LI-RADs was established to ensure a standardized approach to the technique, terminology, interpretation, and reporting of liver imaging in individuals at risk for HCC, the study added. Initially developed in 2011 for computed tomography (CT) and magnetic resonance imaging (MRI), LI-RADS was expanded to include contrast-enhanced ultrasound (CEUS) in 2017.

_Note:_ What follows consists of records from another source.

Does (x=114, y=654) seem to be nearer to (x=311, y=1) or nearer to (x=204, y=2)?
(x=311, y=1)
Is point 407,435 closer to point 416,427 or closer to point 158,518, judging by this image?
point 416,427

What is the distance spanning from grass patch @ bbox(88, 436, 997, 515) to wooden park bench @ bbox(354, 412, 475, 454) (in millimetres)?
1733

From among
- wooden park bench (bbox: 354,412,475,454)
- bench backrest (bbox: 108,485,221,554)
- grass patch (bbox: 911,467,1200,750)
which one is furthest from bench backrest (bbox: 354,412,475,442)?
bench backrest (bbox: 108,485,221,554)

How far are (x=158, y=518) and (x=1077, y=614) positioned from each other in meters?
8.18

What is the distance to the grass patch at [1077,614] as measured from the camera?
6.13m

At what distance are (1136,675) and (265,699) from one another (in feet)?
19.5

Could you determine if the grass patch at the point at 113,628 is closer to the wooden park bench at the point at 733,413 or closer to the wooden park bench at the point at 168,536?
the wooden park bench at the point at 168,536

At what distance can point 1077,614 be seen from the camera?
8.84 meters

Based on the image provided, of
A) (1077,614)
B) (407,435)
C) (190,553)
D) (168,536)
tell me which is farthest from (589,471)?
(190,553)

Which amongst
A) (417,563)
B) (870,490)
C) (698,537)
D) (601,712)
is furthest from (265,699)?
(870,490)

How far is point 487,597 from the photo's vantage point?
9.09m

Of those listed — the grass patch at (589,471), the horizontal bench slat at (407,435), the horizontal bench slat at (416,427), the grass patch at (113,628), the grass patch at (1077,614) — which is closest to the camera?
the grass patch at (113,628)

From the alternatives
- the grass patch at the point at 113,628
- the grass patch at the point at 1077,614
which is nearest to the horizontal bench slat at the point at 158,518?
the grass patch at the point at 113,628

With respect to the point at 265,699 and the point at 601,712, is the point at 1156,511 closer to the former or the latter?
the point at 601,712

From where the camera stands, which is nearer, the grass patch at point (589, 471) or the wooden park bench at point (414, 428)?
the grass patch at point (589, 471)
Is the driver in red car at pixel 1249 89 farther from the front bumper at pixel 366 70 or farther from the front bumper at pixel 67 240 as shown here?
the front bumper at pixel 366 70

“The current American Association for the Study of Liver Diseases (AASLD) practice guidance on the prevention, diagnosis, and treatment of HCC recommends [ultrasound] as the first-line imaging modality for HCC surveillance, and contrast-enhanced, multiphase CT and MRI for diagnosis of HCC in patients with nodules ≥ 1 cm detected by surveillance,” according to the report. “These guidelines also accept the possibility of CEUS as a second-line modality in cases where MRI and CT are inconclusive, unavailable, or contraindicated, or when tumor biopsy is not feasible.”

On the other hand, the National Comprehensive Cancer Network (NCCN) Guidelines for Hepatobiliary Cancers do not currently include CEUS in the HCC diagnosis algorithm as of this publication, but note that CEUS has comparable diagnostic accuracy as MRI.

The researchers said they believe CEUS “is capable of re-categorizing CT/MRI-indeterminate lesions with high accuracy, resulting in meaningful management recommendation changes. We therefore conduct a sub-analysis to explore the clinical impact of CEUS to further characterize focal liver nodules with LR-3 and LR-NC CT/MRI categorization.

 

  1. Singal AG, Parikh ND, Shetty K, Han SH, Xie C, Ning J, Rinaudo JA, Arvind A, Lok AS, Kanwal F; Translational Liver Cancer Investigators. Natural History of Indeterminate Liver Nodules in Patients With Advanced Liver Disease: A Multicenter Retrospective Cohort Study. Am J Gastroenterol. 2024 May 29. doi: 10.14309/ajg.0000000000002827. Epub ahead of print. PMID: 38686922.
  2. Kono Y, Piscaglia F, Wilson SR, Medellin A, et. Al. CEUS LI-RADS Trial Group. Clinical impact of CEUS on non-characterizable observations and observations with intermediate probability of malignancy on CT/MRI in patients at risk for HCC. Abdom Radiol (NY). 2024 Jun 11. doi: 10.1007/s00261-024-04305-9. Epub ahead of print. PMID: 38860996.